[Opening SELECTED TEXT section]

19th century Indian Jain ascetic

Acharya Vijay Vallabhsuri (Vijayavallabhasūri; 26 October 1870 – 22 September 1954) was a Jain monk. He was a disciple of Vijayanandsuri. He worked in Punjab so he was given honorific Punjab Kesari.

==Biography==
Vallabhsuri was born on 26 October 1870 (Second day of bright half of Kartik month, Vikram Samvat 1927) at Vadodara, Gujarat. He was named Chhagan. His parents Deepchand and Ichhabai died in his early years.

He met Vijayanandsuri, a monk in the lineage of Jagatchandrasuri, the founder of Tapa Gaccha, at Janisheri Jain Upashray, Vadodara. At the age of seventeen, he was initiated as a Jain monk and named Muni Vallabhvijay on 5 May 1887 (Jayesth Vad 9, Vikram Samvat 1944) at Radhanpur by Vijayanandsuri and he became a disciple of Muni Harshvijay. In Vikram Samvat 1981, he was conferred with the title of Acharya on Magshirsh Sudi 5 by Sumativijay at Lahore. He also had the title of Pattadhar conferred on him by Jain sangha.

Vallabhsuri was in Gujranwala for Chaturmas in 1947. Due to the partition of India, Gujaranwala fell in Pakistan. There was a widespread communal violence across both nations. He refused to travel by aeroplane which was arranged by the Government of India as Jain monks do not use vehicles. He travelled by foot along with other Jains of Gujaranwala and entered India via the Wagah Border and reached Amritsar in September 1947.

[Closing SELECTED TEXT section]
[Opening DATA FOR REVIEW section]

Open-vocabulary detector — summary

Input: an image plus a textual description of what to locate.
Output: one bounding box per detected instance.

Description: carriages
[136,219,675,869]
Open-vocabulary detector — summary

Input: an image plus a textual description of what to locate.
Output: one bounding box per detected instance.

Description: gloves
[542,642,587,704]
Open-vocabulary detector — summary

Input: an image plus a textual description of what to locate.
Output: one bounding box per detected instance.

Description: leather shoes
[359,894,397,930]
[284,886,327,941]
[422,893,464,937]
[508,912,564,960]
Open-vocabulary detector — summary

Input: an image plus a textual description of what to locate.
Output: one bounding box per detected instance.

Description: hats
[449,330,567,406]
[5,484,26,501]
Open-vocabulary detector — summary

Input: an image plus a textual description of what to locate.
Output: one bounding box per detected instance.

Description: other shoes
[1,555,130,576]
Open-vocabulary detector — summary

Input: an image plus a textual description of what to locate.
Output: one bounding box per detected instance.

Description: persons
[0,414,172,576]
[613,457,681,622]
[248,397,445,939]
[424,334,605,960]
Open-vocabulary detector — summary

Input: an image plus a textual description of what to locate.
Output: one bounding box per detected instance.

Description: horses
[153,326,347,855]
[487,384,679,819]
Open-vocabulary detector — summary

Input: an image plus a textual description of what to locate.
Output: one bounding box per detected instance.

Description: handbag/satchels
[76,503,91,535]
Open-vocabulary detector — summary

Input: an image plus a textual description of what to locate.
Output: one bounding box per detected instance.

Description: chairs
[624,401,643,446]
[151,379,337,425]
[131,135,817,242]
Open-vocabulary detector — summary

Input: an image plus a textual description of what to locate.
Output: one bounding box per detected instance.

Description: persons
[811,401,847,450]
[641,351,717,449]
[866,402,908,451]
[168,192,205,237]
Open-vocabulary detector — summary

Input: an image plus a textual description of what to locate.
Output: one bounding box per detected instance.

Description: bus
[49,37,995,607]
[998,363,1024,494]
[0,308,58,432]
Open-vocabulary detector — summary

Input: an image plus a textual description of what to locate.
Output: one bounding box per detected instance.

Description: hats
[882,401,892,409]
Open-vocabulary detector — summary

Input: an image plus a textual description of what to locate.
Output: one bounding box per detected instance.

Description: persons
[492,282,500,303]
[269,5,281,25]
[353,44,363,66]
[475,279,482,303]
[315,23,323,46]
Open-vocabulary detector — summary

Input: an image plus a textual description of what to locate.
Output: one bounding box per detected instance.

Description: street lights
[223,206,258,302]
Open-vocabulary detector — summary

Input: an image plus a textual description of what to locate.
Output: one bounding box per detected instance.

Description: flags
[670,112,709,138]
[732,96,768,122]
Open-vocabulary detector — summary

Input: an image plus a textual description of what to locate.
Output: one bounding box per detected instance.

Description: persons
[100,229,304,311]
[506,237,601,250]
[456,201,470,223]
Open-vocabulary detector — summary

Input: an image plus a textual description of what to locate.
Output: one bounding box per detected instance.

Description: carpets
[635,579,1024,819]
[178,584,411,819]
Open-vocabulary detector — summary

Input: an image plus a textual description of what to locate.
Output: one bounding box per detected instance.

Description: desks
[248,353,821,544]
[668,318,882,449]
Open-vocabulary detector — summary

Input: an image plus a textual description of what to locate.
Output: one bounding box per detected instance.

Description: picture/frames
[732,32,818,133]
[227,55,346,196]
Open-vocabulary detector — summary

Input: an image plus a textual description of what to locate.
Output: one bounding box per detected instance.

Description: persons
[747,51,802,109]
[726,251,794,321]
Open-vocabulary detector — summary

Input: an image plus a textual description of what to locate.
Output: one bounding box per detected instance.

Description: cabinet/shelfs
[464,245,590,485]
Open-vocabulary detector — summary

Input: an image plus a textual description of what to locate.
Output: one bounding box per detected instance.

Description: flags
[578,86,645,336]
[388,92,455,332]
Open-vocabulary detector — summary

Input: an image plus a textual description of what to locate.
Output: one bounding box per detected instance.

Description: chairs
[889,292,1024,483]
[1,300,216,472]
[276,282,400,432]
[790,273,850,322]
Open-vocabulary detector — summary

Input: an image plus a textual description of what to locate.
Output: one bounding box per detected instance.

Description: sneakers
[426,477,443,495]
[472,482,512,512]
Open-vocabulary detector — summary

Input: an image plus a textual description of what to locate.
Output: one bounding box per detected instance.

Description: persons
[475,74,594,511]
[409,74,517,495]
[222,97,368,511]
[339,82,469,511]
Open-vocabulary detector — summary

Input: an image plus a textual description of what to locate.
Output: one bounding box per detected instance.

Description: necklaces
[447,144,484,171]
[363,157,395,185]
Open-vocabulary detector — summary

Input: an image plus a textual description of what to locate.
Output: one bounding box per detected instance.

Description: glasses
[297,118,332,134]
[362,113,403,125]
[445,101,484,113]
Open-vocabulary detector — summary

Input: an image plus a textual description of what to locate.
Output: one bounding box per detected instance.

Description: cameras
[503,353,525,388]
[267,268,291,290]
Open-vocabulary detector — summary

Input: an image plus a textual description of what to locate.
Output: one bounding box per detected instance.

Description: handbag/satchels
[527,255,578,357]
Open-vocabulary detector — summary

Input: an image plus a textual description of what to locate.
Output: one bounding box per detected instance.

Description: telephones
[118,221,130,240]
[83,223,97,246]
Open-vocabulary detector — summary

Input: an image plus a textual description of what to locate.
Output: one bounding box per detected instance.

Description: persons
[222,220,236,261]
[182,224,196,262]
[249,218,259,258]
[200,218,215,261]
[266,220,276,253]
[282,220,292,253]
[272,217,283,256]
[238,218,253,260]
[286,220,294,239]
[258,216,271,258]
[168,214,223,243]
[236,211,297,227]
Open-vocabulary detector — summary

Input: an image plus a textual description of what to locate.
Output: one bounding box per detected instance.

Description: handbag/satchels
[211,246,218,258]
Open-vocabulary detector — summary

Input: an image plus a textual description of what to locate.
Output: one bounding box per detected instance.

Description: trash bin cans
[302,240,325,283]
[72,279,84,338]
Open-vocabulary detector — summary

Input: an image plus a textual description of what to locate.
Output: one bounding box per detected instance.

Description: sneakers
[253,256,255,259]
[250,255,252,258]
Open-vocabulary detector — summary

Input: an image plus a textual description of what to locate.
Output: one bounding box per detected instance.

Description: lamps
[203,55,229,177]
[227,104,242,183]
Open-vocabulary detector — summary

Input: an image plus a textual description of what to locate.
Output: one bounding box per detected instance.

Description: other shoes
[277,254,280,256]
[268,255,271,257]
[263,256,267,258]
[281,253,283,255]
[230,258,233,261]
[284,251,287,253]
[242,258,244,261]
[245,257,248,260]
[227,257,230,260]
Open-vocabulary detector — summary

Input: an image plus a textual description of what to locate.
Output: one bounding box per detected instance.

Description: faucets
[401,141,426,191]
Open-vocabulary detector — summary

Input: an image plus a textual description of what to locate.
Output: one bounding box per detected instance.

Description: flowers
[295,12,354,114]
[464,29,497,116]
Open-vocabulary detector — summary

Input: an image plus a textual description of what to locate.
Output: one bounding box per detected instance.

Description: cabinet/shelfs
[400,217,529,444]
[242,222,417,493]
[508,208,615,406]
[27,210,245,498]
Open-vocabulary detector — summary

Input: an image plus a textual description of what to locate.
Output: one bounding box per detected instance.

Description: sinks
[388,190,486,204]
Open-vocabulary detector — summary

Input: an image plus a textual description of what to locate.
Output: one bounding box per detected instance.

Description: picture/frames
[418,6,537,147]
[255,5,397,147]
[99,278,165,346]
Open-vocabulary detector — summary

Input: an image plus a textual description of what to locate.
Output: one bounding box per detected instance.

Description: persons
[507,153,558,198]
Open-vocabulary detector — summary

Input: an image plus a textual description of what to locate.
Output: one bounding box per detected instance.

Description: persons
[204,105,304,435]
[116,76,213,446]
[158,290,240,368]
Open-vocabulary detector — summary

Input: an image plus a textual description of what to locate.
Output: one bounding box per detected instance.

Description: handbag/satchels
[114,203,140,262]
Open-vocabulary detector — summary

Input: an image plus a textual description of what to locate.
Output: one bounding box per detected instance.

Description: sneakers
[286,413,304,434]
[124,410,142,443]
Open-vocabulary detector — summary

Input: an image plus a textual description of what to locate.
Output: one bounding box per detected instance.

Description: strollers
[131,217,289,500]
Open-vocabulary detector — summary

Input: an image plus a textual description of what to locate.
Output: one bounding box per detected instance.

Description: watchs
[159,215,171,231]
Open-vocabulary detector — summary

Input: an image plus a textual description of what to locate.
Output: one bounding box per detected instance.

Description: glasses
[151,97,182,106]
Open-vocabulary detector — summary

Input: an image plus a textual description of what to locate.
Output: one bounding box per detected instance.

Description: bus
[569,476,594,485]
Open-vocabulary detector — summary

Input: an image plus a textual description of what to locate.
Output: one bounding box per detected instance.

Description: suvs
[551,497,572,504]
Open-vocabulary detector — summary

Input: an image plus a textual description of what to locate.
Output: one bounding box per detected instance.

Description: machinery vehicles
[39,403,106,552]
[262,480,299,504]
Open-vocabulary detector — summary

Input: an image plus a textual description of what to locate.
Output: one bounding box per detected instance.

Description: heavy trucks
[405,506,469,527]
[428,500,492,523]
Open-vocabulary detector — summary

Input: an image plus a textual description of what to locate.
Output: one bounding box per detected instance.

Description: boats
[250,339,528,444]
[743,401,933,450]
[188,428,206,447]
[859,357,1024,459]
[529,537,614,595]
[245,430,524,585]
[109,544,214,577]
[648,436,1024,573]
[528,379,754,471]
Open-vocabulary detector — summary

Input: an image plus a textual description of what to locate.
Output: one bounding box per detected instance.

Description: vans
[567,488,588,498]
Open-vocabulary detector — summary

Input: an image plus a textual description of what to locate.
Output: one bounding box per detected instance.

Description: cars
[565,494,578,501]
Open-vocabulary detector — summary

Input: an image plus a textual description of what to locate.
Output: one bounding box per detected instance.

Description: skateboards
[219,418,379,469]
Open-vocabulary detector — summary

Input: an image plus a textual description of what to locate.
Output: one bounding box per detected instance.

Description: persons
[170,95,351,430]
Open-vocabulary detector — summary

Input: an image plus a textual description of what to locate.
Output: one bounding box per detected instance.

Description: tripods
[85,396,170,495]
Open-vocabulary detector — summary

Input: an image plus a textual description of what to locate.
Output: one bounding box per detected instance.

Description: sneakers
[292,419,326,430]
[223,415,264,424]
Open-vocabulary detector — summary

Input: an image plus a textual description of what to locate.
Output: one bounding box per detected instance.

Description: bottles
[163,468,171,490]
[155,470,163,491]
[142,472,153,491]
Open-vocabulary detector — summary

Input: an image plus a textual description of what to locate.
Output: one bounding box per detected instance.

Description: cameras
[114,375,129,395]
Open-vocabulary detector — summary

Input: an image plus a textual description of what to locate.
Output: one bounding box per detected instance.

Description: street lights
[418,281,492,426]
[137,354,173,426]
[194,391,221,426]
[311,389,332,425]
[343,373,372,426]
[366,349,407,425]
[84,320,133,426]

[Closing DATA FOR REVIEW section]

• **CHECK YOUR UNDERSTANDING**
1) Rewrite the Vallabhsuri text starting with "Vallabhsuri was in" and going on through "in September 1947.", swapping "aeroplane" for "airplane".
2) Write the next part of the Vallabhsuri text, picking up after its final sentence.
The records are separate from the Vallabhsuri text and form their own body of material.

• **RESULTS FOR THE EXERCISE**
1)
Vallabhsuri was in Gujranwala for Chaturmas in 1947. Due to the partition of India, Gujaranwala fell in Pakistan. There was a widespread communal violence across both nations. He refused to travel by airplane which was arranged by the Government of India as Jain monks do not use vehicles. He travelled by foot along with other Jains of Gujaranwala and entered India via the Wagah Border and reached Amritsar in September 1947.

2)
Vallabhsuri placed emphasis on education and inspired Jains to build more educational institutions. He is well known as the founder of Shree Parshwanath Jain Vidyalaya in 1927 at Varkana Village in Pali district of Rajasthan. The seed which he sowed has taken shape of a dense tree in Godwad area of Rajasthan. He founded Mahavir Jain Vidyalaya (at Mumbai, Vadodara, Pune), Parshwanath Umed Mahavidyalaya (at Falna), Atmanand Jain College (at Ambala, Malerkotla), Atmanand Jain High School (Ludhiana, Ambala, Malerkotla, Bagwada, Hoshiarpur, Jandiala Guru) and other educational institutes. He wrote some books and religious texts in Hindi, Gujarati, Punjabi Languages. He also established the Atmanand Jain Sabha. He was also instrumental in establishing Jain unity and accessibility of Jain literature. He supported Mahatma Gandhi's non-violent movement for independence of India.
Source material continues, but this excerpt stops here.